**Work order:**
Repeat only the stretch of lines below that runs from the line with "公務員就職のプロ講師による手厚い対策講座" through the line with "分析と研究が導く社会貢献への道", unaltered.

**Source data:**
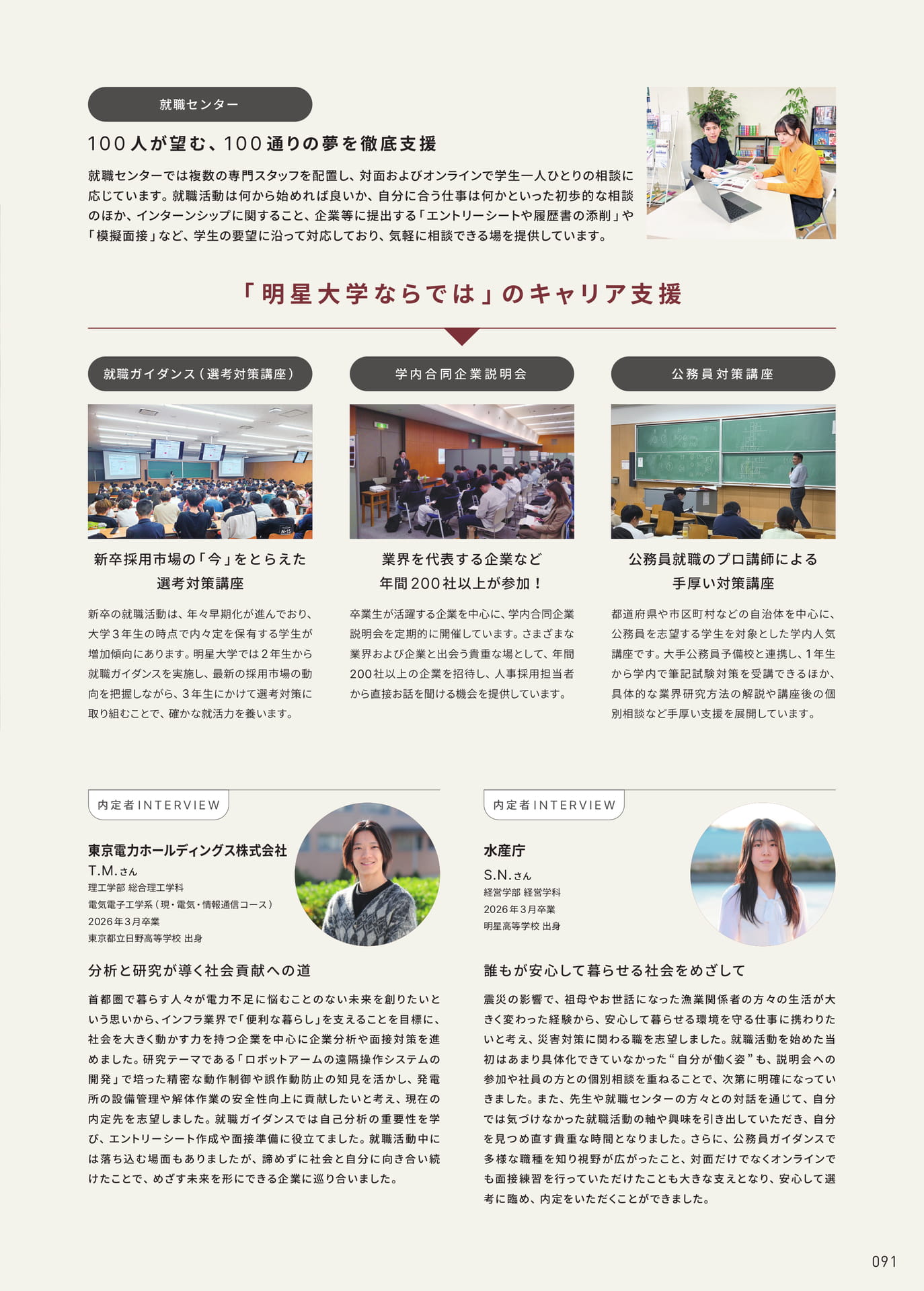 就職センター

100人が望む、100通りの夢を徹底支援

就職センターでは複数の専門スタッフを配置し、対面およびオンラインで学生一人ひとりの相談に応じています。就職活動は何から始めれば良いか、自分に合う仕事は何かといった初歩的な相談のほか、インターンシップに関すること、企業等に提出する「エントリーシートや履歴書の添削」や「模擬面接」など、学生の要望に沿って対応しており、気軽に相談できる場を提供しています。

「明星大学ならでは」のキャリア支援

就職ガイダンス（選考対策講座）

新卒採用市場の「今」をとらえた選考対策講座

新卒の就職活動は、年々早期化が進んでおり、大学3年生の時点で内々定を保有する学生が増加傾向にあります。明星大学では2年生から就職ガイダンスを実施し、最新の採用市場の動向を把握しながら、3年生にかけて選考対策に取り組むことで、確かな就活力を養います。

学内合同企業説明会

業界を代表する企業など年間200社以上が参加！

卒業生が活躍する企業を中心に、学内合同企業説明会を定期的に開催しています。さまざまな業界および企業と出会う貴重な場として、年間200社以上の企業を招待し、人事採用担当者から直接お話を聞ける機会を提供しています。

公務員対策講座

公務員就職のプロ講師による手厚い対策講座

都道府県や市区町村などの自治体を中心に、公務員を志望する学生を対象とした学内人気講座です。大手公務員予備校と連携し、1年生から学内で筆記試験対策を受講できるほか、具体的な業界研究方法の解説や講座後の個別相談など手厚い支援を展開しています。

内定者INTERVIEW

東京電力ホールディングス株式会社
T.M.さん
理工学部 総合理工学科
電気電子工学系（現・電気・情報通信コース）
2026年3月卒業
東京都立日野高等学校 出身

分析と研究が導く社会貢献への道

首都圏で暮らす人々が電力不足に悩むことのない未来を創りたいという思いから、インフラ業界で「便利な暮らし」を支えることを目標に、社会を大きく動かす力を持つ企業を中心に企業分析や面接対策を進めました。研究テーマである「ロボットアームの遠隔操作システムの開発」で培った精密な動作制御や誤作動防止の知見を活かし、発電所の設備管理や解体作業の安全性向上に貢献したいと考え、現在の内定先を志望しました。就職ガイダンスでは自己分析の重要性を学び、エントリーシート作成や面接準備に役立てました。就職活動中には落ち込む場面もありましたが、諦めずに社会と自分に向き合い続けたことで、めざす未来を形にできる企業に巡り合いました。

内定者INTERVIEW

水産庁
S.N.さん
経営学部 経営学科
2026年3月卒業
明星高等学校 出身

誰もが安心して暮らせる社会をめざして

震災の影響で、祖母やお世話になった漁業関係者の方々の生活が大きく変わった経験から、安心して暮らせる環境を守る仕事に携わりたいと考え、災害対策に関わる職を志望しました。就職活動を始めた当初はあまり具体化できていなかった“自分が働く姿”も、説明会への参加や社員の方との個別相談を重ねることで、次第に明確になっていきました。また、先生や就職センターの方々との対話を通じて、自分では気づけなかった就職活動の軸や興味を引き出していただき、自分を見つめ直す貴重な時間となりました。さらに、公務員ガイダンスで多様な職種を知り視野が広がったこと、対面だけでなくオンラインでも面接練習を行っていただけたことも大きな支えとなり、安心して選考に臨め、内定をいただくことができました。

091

==

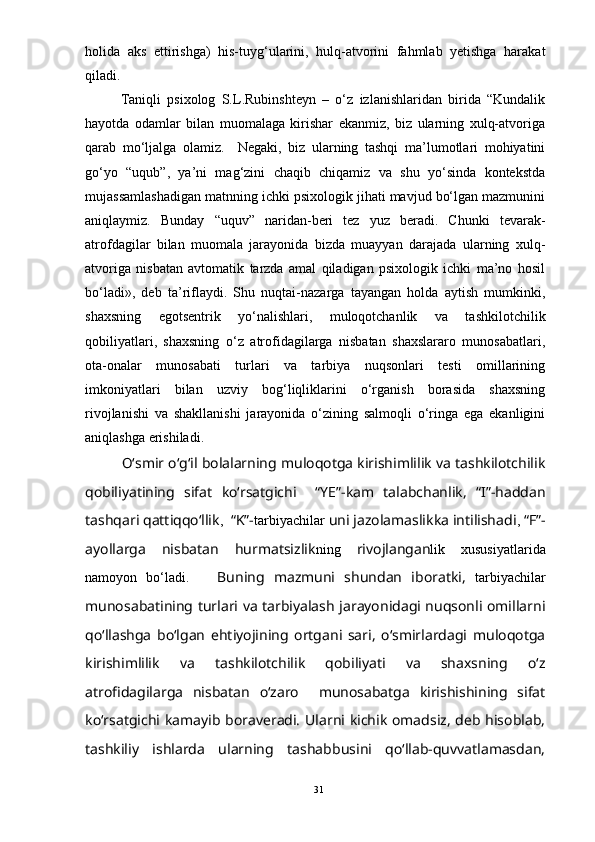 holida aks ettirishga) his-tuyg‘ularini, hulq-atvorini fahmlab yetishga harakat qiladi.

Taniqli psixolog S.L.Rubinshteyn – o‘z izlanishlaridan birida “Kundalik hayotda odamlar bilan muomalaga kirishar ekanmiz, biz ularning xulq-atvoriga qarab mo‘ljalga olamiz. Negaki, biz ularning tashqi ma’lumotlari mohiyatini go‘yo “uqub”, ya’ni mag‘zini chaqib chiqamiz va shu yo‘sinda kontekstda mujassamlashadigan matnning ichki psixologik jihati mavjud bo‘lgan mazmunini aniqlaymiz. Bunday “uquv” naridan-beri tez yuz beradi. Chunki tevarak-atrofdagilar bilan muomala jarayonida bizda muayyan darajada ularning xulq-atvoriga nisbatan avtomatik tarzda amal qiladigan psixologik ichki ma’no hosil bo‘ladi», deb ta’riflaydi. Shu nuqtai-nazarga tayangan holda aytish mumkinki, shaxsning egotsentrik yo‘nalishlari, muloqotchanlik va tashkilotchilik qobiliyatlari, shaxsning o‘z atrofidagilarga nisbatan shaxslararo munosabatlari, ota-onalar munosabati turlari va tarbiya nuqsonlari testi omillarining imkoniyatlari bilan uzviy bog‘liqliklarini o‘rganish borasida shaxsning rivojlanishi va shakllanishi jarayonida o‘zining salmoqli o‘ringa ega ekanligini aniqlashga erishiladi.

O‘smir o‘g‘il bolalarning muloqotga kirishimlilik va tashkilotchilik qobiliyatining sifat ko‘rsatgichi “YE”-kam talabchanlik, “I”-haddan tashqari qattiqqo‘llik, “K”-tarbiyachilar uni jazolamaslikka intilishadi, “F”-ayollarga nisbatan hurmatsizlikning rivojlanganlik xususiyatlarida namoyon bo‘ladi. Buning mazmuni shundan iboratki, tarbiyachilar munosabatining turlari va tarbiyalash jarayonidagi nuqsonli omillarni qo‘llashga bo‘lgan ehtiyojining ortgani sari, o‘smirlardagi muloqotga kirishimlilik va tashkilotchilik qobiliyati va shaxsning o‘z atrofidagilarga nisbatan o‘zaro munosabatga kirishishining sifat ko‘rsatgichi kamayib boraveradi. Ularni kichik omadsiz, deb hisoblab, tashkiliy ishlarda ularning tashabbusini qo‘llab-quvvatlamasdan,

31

==

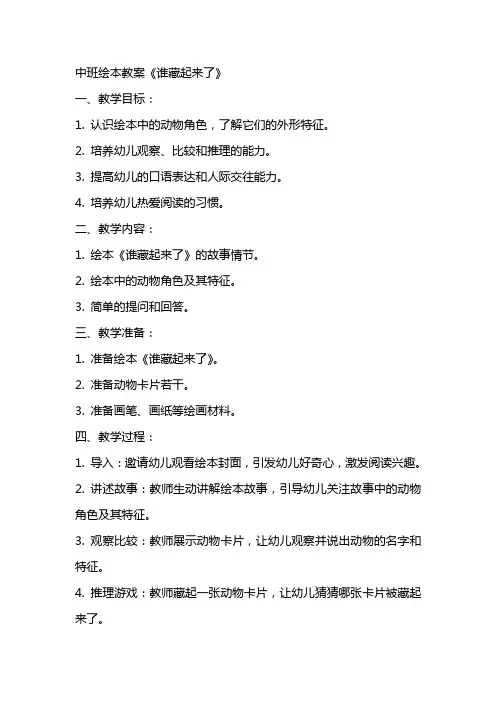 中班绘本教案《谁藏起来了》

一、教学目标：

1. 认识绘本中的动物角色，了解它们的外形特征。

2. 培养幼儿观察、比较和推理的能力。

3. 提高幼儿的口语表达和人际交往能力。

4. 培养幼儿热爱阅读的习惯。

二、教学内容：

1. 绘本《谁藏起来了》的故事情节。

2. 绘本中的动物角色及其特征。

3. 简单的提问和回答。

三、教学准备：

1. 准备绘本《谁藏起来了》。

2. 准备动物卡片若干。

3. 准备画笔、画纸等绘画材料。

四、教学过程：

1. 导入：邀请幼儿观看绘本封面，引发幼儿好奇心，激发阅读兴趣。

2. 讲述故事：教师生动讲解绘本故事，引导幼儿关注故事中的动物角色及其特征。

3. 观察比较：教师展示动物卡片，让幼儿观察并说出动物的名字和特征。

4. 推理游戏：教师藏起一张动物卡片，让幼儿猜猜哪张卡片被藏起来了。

**Response for this exercise:**
公務員就職のプロ講師による手厚い対策講座

都道府県や市区町村などの自治体を中心に、公務員を志望する学生を対象とした学内人気講座です。大手公務員予備校と連携し、1年生から学内で筆記試験対策を受講できるほか、具体的な業界研究方法の解説や講座後の個別相談など手厚い支援を展開しています。

内定者INTERVIEW

東京電力ホールディングス株式会社
T.M.さん
理工学部 総合理工学科
電気電子工学系（現・電気・情報通信コース）
2026年3月卒業
東京都立日野高等学校 出身

分析と研究が導く社会貢献への道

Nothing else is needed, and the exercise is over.